O americano anunciou, sem detalhes, que os EUA estão enviando respiradores ao Brasil. "Eu também não quero as pessoas de lá doentes. Estamos ajudando o Brasil com respiradores, eles precisam de respiradores e estou enviando a eles. Temos tantos milhares de ventiladores, estamos enviando a eles. Brasil está tendo problema, sem dúvida, sobre isso", afirmou Trump. 

Uma fonte do alto escalão da Casa Branca informou que Trump tem dito a países aliados que os EUA aumentaram a produção de respiradores e, com isso, estão aptos a vender os equipamentos a parceiros. O aviso de que os países podem comprar os respiradores se quiserem não foi apenas ao Brasil. Trump teria falado o mesmo a autoridades da Bolívia, Equador, França, Índia, Indonésia, Itália, Quênia, Paquistão, Paraguai, Filipinas, África do Sul, Coreia do Sul, Espanha e Reino Unido.

Segundo o encarregado de negócios da embaixada do Brasil nos EUA, Nestor Forster, o presidente Jair Bolsonaro e Trump fizeram "ofertas de lado a lado" de assistência entre os países durante o último telefonema que tiveram, no início de abril. "Cada país, como é natural, dará prioridade à sua própria população, mas os EUA asseguraram ao Brasil uma isenção da Lei de Produção de Defesa. Essa isenção garante a possibilidade de aquisição de respiradores artificiais, até um certo limite, caso o Ministério da Saúde tenha interesse em adquirir equipamentos fabricados nos EUA", disse Forster.
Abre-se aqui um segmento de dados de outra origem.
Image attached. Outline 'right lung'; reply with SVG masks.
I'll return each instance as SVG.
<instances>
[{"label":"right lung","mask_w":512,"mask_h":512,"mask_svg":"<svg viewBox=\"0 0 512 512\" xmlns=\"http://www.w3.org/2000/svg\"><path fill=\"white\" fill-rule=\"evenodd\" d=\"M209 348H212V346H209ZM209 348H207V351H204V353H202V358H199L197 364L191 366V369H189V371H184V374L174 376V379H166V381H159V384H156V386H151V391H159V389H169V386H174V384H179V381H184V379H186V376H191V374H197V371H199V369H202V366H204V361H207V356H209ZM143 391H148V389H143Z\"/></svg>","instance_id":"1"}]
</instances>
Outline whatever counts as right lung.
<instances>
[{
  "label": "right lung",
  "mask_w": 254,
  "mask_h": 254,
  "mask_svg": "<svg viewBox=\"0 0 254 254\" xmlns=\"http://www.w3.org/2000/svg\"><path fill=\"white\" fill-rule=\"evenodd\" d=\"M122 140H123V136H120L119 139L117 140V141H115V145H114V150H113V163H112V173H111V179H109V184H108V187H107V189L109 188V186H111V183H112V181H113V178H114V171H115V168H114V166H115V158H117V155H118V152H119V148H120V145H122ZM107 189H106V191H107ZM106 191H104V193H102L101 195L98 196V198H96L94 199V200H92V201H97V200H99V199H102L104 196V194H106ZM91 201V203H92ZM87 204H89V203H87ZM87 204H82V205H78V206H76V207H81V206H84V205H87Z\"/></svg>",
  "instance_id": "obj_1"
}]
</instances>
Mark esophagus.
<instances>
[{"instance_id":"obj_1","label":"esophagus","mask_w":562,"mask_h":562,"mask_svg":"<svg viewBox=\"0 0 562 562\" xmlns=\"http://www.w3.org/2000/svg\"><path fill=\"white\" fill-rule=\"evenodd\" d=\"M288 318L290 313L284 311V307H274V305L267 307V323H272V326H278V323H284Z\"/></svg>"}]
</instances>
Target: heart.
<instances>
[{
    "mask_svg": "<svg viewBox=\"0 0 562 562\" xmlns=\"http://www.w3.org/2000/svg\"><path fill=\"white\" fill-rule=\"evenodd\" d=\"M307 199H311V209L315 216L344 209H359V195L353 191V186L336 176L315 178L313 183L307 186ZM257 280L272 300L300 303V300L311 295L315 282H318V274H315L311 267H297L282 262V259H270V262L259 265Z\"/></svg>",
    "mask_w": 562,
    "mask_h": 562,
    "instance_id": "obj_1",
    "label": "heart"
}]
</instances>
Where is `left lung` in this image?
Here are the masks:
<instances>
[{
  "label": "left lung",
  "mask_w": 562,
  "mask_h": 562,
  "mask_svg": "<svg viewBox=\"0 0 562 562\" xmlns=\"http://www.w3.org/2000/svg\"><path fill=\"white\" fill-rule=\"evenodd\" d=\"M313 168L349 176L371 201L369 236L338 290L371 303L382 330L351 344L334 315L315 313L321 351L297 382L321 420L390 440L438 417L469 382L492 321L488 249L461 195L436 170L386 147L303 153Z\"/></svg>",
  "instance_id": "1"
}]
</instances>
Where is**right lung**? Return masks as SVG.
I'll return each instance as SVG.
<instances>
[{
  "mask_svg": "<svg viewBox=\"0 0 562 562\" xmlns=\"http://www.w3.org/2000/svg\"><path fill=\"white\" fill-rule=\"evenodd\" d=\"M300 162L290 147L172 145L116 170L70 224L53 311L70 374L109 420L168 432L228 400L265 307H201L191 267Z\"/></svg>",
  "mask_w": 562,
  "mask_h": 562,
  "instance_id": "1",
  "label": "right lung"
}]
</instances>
A Lei de Produção de Defesa, inicialmente invocada para garantir que os EUA tivessem o número de respiradores suficiente, não será usada para bloquear eventual compra pelo governo brasileiro, segundo a conversa entre os dois líderes.

Nesta terça-feira, 19, Trump disse que o Brasil está adotando a estratégia do "rebanho", que consiste em deixar a população se contaminar para que obtenha imunidade. 

A possibilidade de suspender a chegada de voos vindos do Brasil já foi ventilada por Trump no final de abril, quando o presidente americano questionou o governador da Flórida, Ron DeSantis, se ele desejava impor a restrição já que o Brasil vivia um "grande surto". Na ocasião, De Santis afirmou que não seria necessário adotar a medida. Dois dias depois, Trump disse que o número de mortes no Brasil estava "muito alto" e em trajetória vertical. Há pressão interna para que o aumento de casos no Brasil não piore a situação do combate ao vírus nos EUA. Em entrevista ao Estadão, o prefeito de Miami, Francis Suarez, disse ser favorável à imposição de uma restrição. "O Brasil é obviamente um dos locais com grande número de infectados", afirmou Suarez.

Ainda em abril, o governo brasileiro fez movimentos de bastidores para desfazer dentro do governo dos EUA uma possível má impressão sobre a situação da pandemia e evitar o bloqueio de voos. Desde então, o número de voos do Brasil aos EUA subiu de 9 para 13, sendo que a maioria tem a Flórida como destino. O governo brasileiro argumenta que há poucos passageiros que viajam aos EUA e os voos têm se destinado, majoritariamente, a trazer brasileiros de volta ao País e ao transporte de carga.

Trump é tido pelo governo Bolsonaro como principal aliado no cenário político internacional. Ao ser questionado sobre a situação do Brasil, ele evita críticas à gestão de Bolsonaro, que internacionalmente tem sido apontado por analistas e imprensa estrangeira como um dos piores líderes na condução da resposta à crise. 

Os EUA são, no momento, o epicentro mundial da pandemia. Como Bolsonaro, Trump demorou a articular em nível federal uma resposta à crise, deixando a condução das medidas de isolamento inicialmente para os governadores. No dia 16 de março, no entanto, o presidente americano passou a defender o plano de diretrizes federais para fechamento de comércio, escolas e distanciamento social.

Auxílio

O Centro de Controle e Prevenção de Doenças dos EUA anunciou nesta terça-feira que irá destinar cerca de US$ 3 milhões - o equivalente a R$ 17 milhões - para ajudar na resposta do Brasil ao coronavírus. O dinheiro será usado, segundo a Embaixada dos EUA em Brasília, para melhorar a detecção de casos, identificação de áreas de transmissão,  controle de surtos e fornecimento de dados para uma reabertura segura. O CDC vai trabalhar em parceria com a Fundação Oswaldo Cruz (Fiocruz) e o Ministério da Saúde.